US banking regulators say that they have uncovered 'deficiencies' at the New York office of BNP Paribas. The concerns are said to relate to certain funds released by the bank in connection with the United Nations' oil-for-food programme. US congressional investigators are currently looking into the matter.
Linda Lay, the wife of former Enron CEO Kenneth, is said to be under the microscope for possible insider trading. US federal prosecutors are thought to be looking into the sale of 500,000 Enron shares, worth $1.2m, just days ahead of the company filing for bankruptcy in late 2001.
And talking of Enron, the company last week moved to cancel its almost now worthless stock, three years after it went into bankruptcy. The failed energy giant was once the seventh-largest business in the US.

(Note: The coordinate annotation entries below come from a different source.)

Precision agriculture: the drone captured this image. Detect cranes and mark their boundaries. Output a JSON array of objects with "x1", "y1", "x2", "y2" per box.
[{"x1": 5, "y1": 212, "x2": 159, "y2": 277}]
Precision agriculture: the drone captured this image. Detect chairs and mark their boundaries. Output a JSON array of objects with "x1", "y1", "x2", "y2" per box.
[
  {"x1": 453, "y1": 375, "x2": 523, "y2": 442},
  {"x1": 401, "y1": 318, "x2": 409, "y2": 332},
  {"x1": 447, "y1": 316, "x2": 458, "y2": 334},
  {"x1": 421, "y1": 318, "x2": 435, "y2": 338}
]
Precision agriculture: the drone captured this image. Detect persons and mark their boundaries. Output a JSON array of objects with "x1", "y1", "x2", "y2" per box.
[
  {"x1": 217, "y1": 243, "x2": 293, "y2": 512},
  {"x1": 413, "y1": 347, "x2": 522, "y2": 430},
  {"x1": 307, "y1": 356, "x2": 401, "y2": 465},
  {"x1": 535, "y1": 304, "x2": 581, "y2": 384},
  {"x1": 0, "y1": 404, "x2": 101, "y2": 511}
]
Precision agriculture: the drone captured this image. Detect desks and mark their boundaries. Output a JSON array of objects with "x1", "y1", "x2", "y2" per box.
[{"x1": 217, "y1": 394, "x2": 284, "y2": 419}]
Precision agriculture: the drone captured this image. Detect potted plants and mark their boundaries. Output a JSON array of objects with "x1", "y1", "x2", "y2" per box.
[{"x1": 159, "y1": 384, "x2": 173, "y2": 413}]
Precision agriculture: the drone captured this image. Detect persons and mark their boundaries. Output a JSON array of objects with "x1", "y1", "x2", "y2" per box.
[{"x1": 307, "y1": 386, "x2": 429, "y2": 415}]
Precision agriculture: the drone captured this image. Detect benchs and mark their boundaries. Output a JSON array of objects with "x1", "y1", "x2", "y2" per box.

The New York Federal Reserve last week expressed some concern that certain unnamed investment banks are lowing their margin requirements in a bid to obtain more lucrative hedge fund business. Worries are growing that limits are being established without due regard to underlying risk. Surely not ?
Lazard has now said that the much-talked-about firm IPO will not take place now until April next year at the earliest.
A NASD arbitration panel has ordered Morgan Stanley to cough-up $452,034, as a firm broker is said to have engaged in a series of unauthorized margin trades for a client between February 1999 and November 2000. The client, 52 year-old Joacy Silva, said that her portfolio fell from a peak of almost $500,000 to around $30,000 in a 9 month period due to the actions of the broker.
And finally, Glen Barrentine, the chief regulator at The American Stock Exchange, is said to have been relieved of his position last week after he became the focus of a regulatory probe in connection with suspicious options trading.